__Tasks to carry out__:
1) In the passage on West Seattle transportation, when will the whole Spokane Street project be finished?
2) Write out the part of the passage on West Seattle transportation between "The project to" and "several more years.", inclusive.

__Document segment__:
# # #
The project to replace the Alaskan Way Viaduct is already having a major impact on transportation around West Seattle.  The construction detours have made it more challenging to access downtown – on the other hand, the City’s work on the Spokane Street Viaduct, specifically the new 4th Avenue ramp, has helped to mitigate that.  When the whole Spokane Street project is finished, in the summer of 2012, access will be improved.  However, detours around the Viaduct replacement will continue in various forms for several more years.

But that is only one of the critical transportation issues that West Seattle residents and businesses are concerned with.  Last March, the West Seattle Chamber brought together a group of them to identify priorities for transportation in West Seattle.
# # #
__Source information__:
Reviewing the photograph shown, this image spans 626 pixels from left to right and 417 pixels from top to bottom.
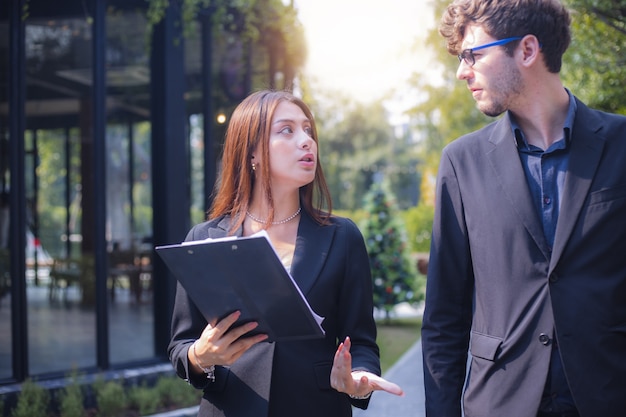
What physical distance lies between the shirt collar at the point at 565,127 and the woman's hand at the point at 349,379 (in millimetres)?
886

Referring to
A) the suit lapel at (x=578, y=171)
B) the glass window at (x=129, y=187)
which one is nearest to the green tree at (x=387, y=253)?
the glass window at (x=129, y=187)

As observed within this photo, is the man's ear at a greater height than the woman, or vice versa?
the man's ear

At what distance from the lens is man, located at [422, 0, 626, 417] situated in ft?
7.27

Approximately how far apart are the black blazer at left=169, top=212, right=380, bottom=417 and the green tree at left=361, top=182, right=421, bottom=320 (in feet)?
31.7

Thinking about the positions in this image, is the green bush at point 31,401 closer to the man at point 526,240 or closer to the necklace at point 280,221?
the necklace at point 280,221

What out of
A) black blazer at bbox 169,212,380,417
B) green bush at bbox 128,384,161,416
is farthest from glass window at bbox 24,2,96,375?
black blazer at bbox 169,212,380,417

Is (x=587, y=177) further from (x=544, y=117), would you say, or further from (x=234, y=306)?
(x=234, y=306)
# # #
__Task solutions__:
1) In the summer of 2012.

2)
The project to replace the Alaskan Way Viaduct is already having a major impact on transportation around West Seattle.  The construction detours have made it more challenging to access downtown – on the other hand, the City’s work on the Spokane Street Viaduct, specifically the new 4th Avenue ramp, has helped to mitigate that.  When the whole Spokane Street project is finished, in the summer of 2012, access will be improved.  However, detours around the Viaduct replacement will continue in various forms for several more years.